Etiquette for Sending Sympathy Thank You Cards

After the loss of a loved one, most people receive a variety of items such as gift baskets, floral arrangements, mass cards, and sympathy cards. Some may wonder if all of these things should be acknowledged with a sympathy thank you card. While it is always recommended that a floral arrangement, gift basket or mass card is acknowledged with a thank you card it is considered optional to send one when receiving sympathy cards. Sometimes, the sheer volume of cards received makes it challenging. However, the act of sending out these cards can actually assist with the grieving process.

In recognizing all the people who were so thoughtful, loving, kind, and supportive, it can help the bereaved to realize they are not alone. Writing out these greeting cards may bring about thoughts and memories of the loved one they lost, helping them to grieve.

If you are in the process of composing sympathy thank you cards, you may want to include a personal thought or two about your deceased loved one that is appropriate for the recipient or you may want to keep your note very simple by saying “Thank you for your expression of kindness.” The type of message you include depends on your relationship with the recipient. If the card is being sent to a co-worker or client the message might be brief; with family and close friends something with more meaning would be appropriate.

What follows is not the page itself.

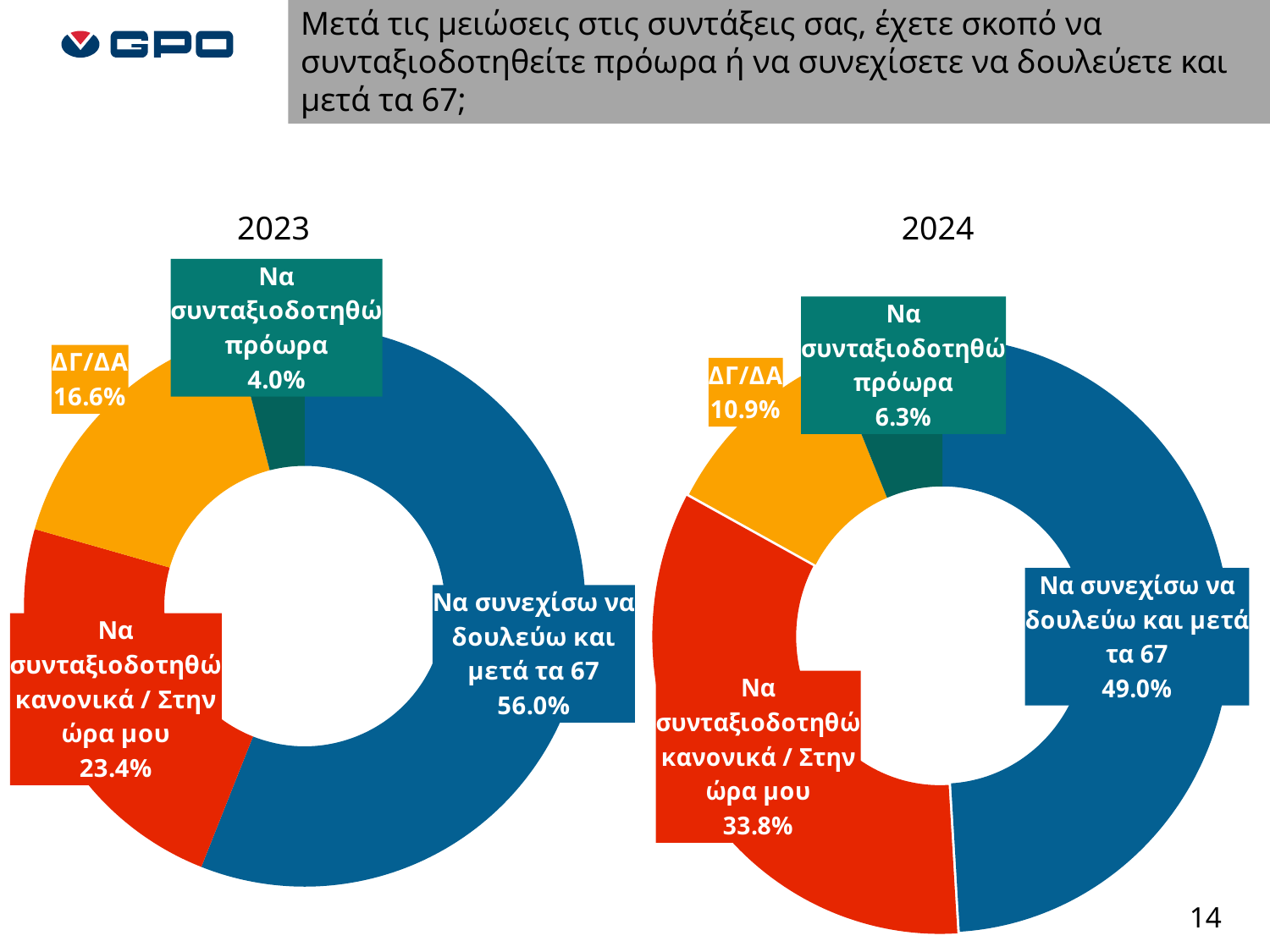
In the 2023 chart, what is the value for 'ΔΓ/ΔΑ'? 16.6% In the 2024 chart, which category has the largest share? Να συνεχίσω να δουλεύω και μετά τα 67 Which is larger: 'ΔΓ/ΔΑ' in 2023 or 'ΔΓ/ΔΑ' in 2024? 2023 In the 2023 chart, which category has the smallest share? Να συνταξιοδοτηθώ πρόωρα What type of chart is used on this slide? Doughnut chart What is the difference between the 2023 and 2024 values for 'Να συνεχίσω να δουλεύω και μετά τα 67'? 7.0% What colour is the 'Να συνταξιοδοτηθώ κανονικά / Στην ώρα μου' segment in both charts? Red In the 2023 chart, what is the value for 'Να συνεχίσω να δουλεύω και μετά τα 67'? 56.0% In the 2024 chart, what is the value for 'Να συνταξιοδοτηθώ πρόωρα'? 6.3% In the 2024 chart, what is the difference between 'Να συνταξιοδοτηθώ κανονικά / Στην ώρα μου' and 'ΔΓ/ΔΑ'? 22.9% How many categories does each doughnut chart show? 4 In the 2024 chart, what is the value for 'Να συνταξιοδοτηθώ κανονικά / Στην ώρα μου'? 33.8%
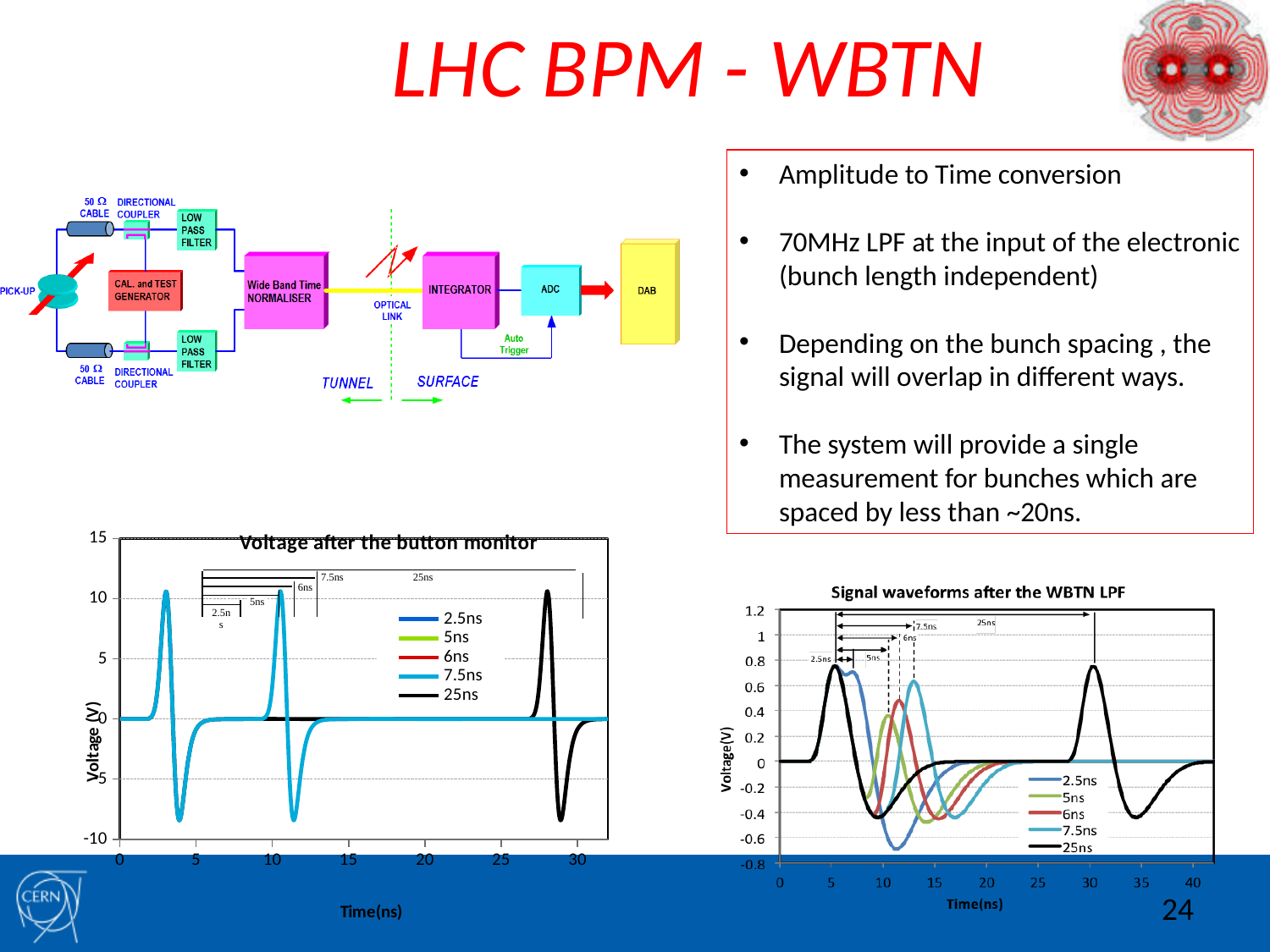
In the 'Voltage after the button monitor' chart, is the minimum value of the 25ns series greater or less than -5? less In the 'Signal waveforms after the WBTN LPF' chart, is the peak value of the 25ns series greater or less than 1? less How many series does the legend of the 'Signal waveforms after the WBTN LPF' chart list? 5 What is the title of the chart at the bottom right of the slide? Signal waveforms after the WBTN LPF What kind of chart is the 'Voltage after the button monitor' chart? line chart In the 'Signal waveforms after the WBTN LPF' chart, what colour is the 25ns series drawn in? black How many series does the legend of the 'Voltage after the button monitor' chart list? 5 In the 'Signal waveforms after the WBTN LPF' chart, which series has the higher peak, 25ns or 6ns? 25ns What kind of chart is the 'Signal waveforms after the WBTN LPF' chart? line chart In the 'Signal waveforms after the WBTN LPF' chart, is the peak value of the 25ns series greater or less than 0.6? greater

If a religious ceremony was performed at the funeral, you may want to send a kind note to the clergyman. It would also be nice to send a note of thanks to any special participants of the funeral service such as a pallbearer or someone who gave a speech. If you choose to send out sympathy thank you cards, an appropriate time frame to get your cards in the mail is two weeks following the funeral. However, it is understandable that you are going through a very difficult time filled with grief and sorrow. If you don’t get to the cards for several weeks or even a few months, it’s ok. Remember, you’re not only saying thank you, you’re also helping the grieving process. So do what you are emotionally capable of handling…your family and friends will understand.